TEXTE FOURNI =
Le massacre et l’expulsion étaient les méthodes les plus courantes de purification religieuse, qui tendaient à cibler les Juifs, seule minorité de taille dans la plupart des pays. Les Juifs furent ainsi expulsés d’Angleterre (1290), de France (1306), de Hongrie (1349-1360), de Provence (1394 et 1490), d’Autriche (1421), de Lituanie (1445), de Cracovie (1494), du Portugal (1497) et de nombreuses principautés allemandes à différentes époques. L’Espagne était unique parmi les pays européens en raison de l’importance de sa population musulmane. Ayant « essayé » le massacre en 1391, l’Espagne a expulsé ses juifs en 1492, puis ses musulmans en 1502, christianisant de force les musulmans restants en 1526 et expulsant enfin tous les Morisques (musulmans convertis) en 1609-14.

DONNÉES FOURNIES =
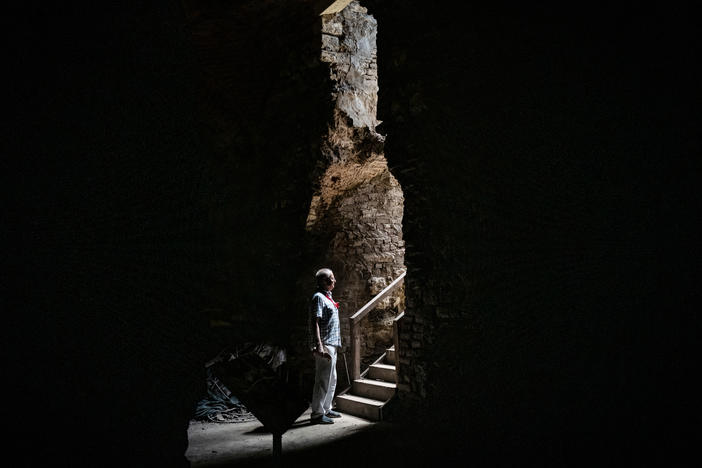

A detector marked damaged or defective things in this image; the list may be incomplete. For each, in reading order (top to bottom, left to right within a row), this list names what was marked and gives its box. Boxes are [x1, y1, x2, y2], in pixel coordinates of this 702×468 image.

TRAVAIL À FAIRE =
1 – Recopiez le passage du texte fourni qui commence par « Le massacre et » et s'arrête après « convertis) en 1609-14. », en remplaçant « massacre » par « carnage ».
2 – D'après le texte fourni, en quelle année l'Espagne a-t-elle expulsé ses musulmans ?
3 – Traduisez en anglais cette phrase du texte fourni : « L’Espagne était unique parmi les pays européens en raison de l’importance de sa population musulmane. »

CORRIGÉ =
1 –
Le carnage et l’expulsion étaient les méthodes les plus courantes de purification religieuse, qui tendaient à cibler les Juifs, seule minorité de taille dans la plupart des pays. Les Juifs furent ainsi expulsés d’Angleterre (1290), de France (1306), de Hongrie (1349-1360), de Provence (1394 et 1490), d’Autriche (1421), de Lituanie (1445), de Cracovie (1494), du Portugal (1497) et de nombreuses principautés allemandes à différentes époques. L’Espagne était unique parmi les pays européens en raison de l’importance de sa population musulmane. Ayant « essayé » le carnage en 1391, l’Espagne a expulsé ses juifs en 1492, puis ses musulmans en 1502, christianisant de force les musulmans restants en 1526 et expulsant enfin tous les Morisques (musulmans convertis) en 1609-14.

2 – En 1502.

3 – Spain was unique among European countries because of the size of its Muslim population.